Senior Judge of the Superior Court of the District of Columbia
- Incumbent
- Assumed office 2024

Associate Judge of the Superior Court of the District of Columbia
- In office November 11, 1997 – May 19, 2023
- President: Bill Clinton
- Preceded by: John H. Suda
- Succeeded by: Katherine E. Oler

Personal details
- Born: August 5, 1953 (age 71) Wooster, Ohio, U.S.
- Education: Yale University (BA, JD)

= John M. Campbell (judge) =

American judge

John M. Campbell (born August 5, 1953) is a senior judge of the Superior Court of the District of Columbia.

== Education and career ==
Gardner earned his Bachelor of Arts from Yale University and his Juris Doctor from Yale Law School, in 1981.

After graduating, he served as a law clerk for Jon O. Newman on the United States Court of Appeals for the Second Circuit.

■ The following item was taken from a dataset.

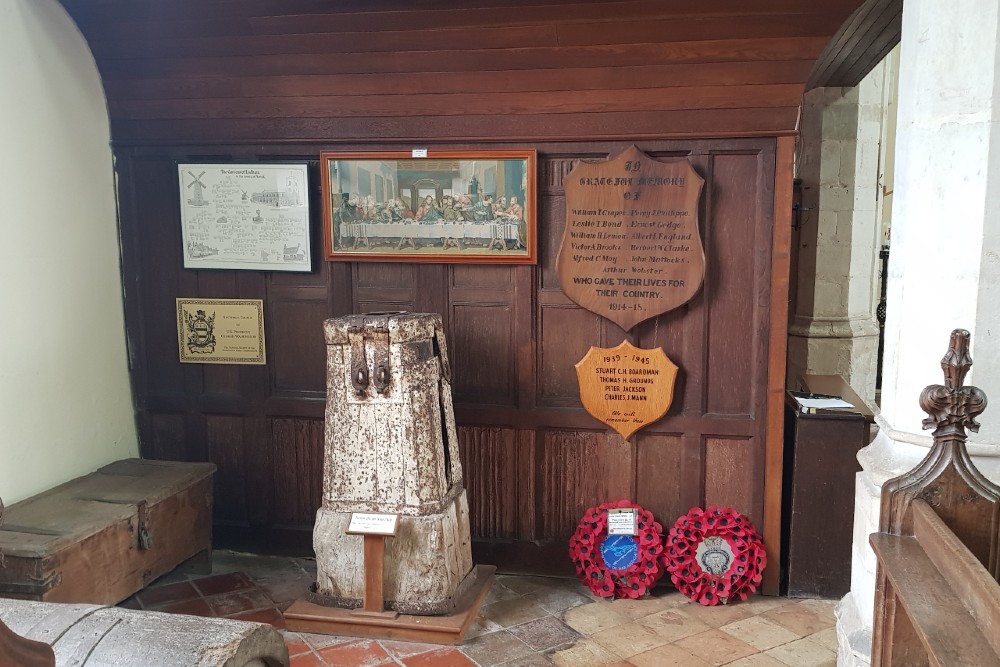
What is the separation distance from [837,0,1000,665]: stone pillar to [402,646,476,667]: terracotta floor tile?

He was the head of the public corruption unit in the office of United States Attorney for the District of Columbia Eric Holder and oversaw prosecutions related to the Congressional Post Office scandal.

=== D.C. Superior Court ===
President Bill Clinton nominated Campbell on September 2, 1997, to a fifteen-year term as an associate judge on the Superior Court of the District of Columbia to the seat vacated by John H. Suda. On October 30, 1997, the Senate Committee on Governmental Affairs held a hearing on his nomination. On November 5, 1997, the Committee reported his nomination favorably to the senate floor. On November 7, 1997, the full United States Senate confirmed his nomination by voice vote.

On September 11, 2012, the Commission on Judicial Disabilities and Tenure recommended that President Obama reappoint him to second fifteen-year term as a judge on the D.C. Superior Court. Campbell retired from the court on May 19, 2023. Starting in August 2023, he was evaluated for an appointment as a senior judge and assumed office the following year.